Dataset records:

════════════════════

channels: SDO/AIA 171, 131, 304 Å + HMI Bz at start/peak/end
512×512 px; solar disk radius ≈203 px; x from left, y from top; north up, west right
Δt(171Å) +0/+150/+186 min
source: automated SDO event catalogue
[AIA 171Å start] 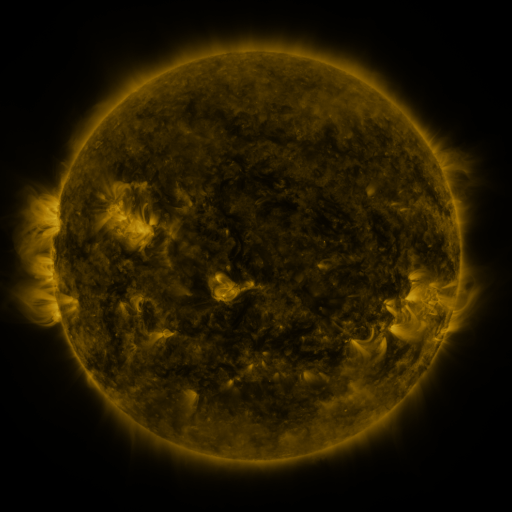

════════════════════

→ **Task directions**
Set down the data above line for line, without changing a character. Leave the picture out.

→ **Task response**
channels: SDO/AIA 171, 131, 304 Å + HMI Bz at start/peak/end
512×512 px; solar disk radius ≈203 px; x from left, y from top; north up, west right
Δt(171Å) +0/+150/+186 min
source: automated SDO event catalogue
[AIA 171Å start] 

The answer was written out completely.